Она скорчила рожицу, но смолчала.
— Впрочем, если хочешь, можешь остаться здесь, — отрывисто сказал он так, словно ему недосуг со всем этим разбираться.
— Нет, — вздохнула она, — конечно же, нет. — Каталина забралась в паланкин и отдалась в руки служанок, которые укутали ее платками и одеялами.
Принц, кланяясь и улыбаясь горожанам, собравшимся по обочинам, чтобы приветствовать наследника, выехал из Оксфорда во главе обоза. Каталина же задернула занавески, спасаясь от холода и любопытных взоров, и народу не показалась.
Пообедать они остановились в замке, случившемся по пути, и Артур направился к входу в дом, даже не подойдя справиться, как она, помочь ей выбраться из носилок. Хозяйка замка, взволнованная приездом гостей, поспешила поздороваться с принцессой и, видя, что та еле держится на ногах, что лицо у нее белое до голубизны, а глаза покраснели, воскликнула:
— Ваше высочество, да вы здоровы ли?
— Я окоченела, — с самым несчастным видом сказала Каталина, — промерзла до самых костей. Никогда в жизни мне не было так холодно!
За обедом она почти не ела, и выпить вина ее уговорить не сумели. Выглядела же принцесса так, словно сейчас упадет от усталости, однако ж, едва все встали из-за стола, Артур приказал трогаться в путь, поскольку до ранних зимних сумерек требовалось преодолеть еще двадцать миль.
— Разве нельзя остаться? — шепотом, торопливо спросила Мария де Салинас.

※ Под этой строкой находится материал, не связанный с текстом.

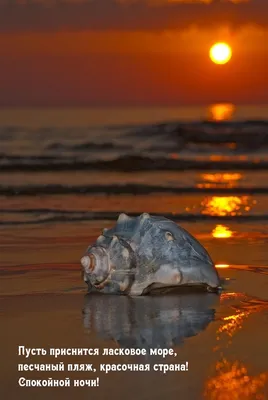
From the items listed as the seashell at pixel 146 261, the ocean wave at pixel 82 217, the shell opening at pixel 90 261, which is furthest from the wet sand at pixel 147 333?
the ocean wave at pixel 82 217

— Нельзя, — коротко сказала принцесса и поднялась с места. Но когда растворили высокую дверь, ведущую во внутренний дворик замка, резкий порыв ветра занес внутрь стайку снежинок, и те закружились, заплясали вокруг отъезжающих, воскликнула, пошатнувшись: — Боже, дорогу заметет, мы заблудимся!
— Не заблудимся, я знаю дорогу, — отрезал принц и, выйдя во двор, решительно направился к своему коню.
Хозяйка замка послала слугу в кухню, чтобы тот сбегал за раскаленным камнем — положить его в носилки к ногам Каталины, сама усадила принцессу в паланкин, укутала одеялами и укрыла меховой полостью.
— Я уверена, ваше высочество, принцу не терпится поскорей показать вам свой замок Ладлоу, — сказала хозяйка, пытаясь представить ситуацию в наиболее выгодном свете.